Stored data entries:
==================================================

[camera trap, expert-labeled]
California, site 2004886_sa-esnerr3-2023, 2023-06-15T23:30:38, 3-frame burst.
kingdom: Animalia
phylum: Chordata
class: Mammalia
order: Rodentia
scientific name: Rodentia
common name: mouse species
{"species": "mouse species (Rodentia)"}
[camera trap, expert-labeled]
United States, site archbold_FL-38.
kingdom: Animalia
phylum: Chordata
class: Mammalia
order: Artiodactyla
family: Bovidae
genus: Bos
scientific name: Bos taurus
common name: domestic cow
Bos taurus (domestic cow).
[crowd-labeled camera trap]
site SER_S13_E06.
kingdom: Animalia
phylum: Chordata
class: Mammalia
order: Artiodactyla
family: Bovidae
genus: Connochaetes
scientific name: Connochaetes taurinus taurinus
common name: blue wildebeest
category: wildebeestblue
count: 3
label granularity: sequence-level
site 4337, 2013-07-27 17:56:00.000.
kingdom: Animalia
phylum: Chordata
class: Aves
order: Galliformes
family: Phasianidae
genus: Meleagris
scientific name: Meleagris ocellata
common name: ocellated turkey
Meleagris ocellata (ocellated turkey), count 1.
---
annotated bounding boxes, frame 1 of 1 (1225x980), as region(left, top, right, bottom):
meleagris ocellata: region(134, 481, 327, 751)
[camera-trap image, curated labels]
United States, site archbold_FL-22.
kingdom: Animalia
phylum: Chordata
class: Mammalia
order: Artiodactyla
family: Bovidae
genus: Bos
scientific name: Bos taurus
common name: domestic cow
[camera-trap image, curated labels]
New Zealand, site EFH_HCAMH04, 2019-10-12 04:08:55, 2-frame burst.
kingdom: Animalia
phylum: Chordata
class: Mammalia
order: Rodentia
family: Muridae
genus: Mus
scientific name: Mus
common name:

==================================================

Problem to solve: All lines from the one that contains "common name: mouse species" to the end of the records above are to be copied exactly; leave out the rest.

Result:
common name: mouse species
{"species": "mouse species (Rodentia)"}
[camera trap, expert-labeled]
United States, site archbold_FL-38.
kingdom: Animalia
phylum: Chordata
class: Mammalia
order: Artiodactyla
family: Bovidae
genus: Bos
scientific name: Bos taurus
common name: domestic cow
Bos taurus (domestic cow).
[crowd-labeled camera trap]
site SER_S13_E06.
kingdom: Animalia
phylum: Chordata
class: Mammalia
order: Artiodactyla
family: Bovidae
genus: Connochaetes
scientific name: Connochaetes taurinus taurinus
common name: blue wildebeest
category: wildebeestblue
count: 3
label granularity: sequence-level
site 4337, 2013-07-27 17:56:00.000.
kingdom: Animalia
phylum: Chordata
class: Aves
order: Galliformes
family: Phasianidae
genus: Meleagris
scientific name: Meleagris ocellata
common name: ocellated turkey
Meleagris ocellata (ocellated turkey), count 1.
---
annotated bounding boxes, frame 1 of 1 (1225x980), as region(left, top, right, bottom):
meleagris ocellata: region(134, 481, 327, 751)
[camera-trap image, curated labels]
United States, site archbold_FL-22.
kingdom: Animalia
phylum: Chordata
class: Mammalia
order: Artiodactyla
family: Bovidae
genus: Bos
scientific name: Bos taurus
common name: domestic cow
[camera-trap image, curated labels]
New Zealand, site EFH_HCAMH04, 2019-10-12 04:08:55, 2-frame burst.
kingdom: Animalia
phylum: Chordata
class: Mammalia
order: Rodentia
family: Muridae
genus: Mus
scientific name: Mus
common name:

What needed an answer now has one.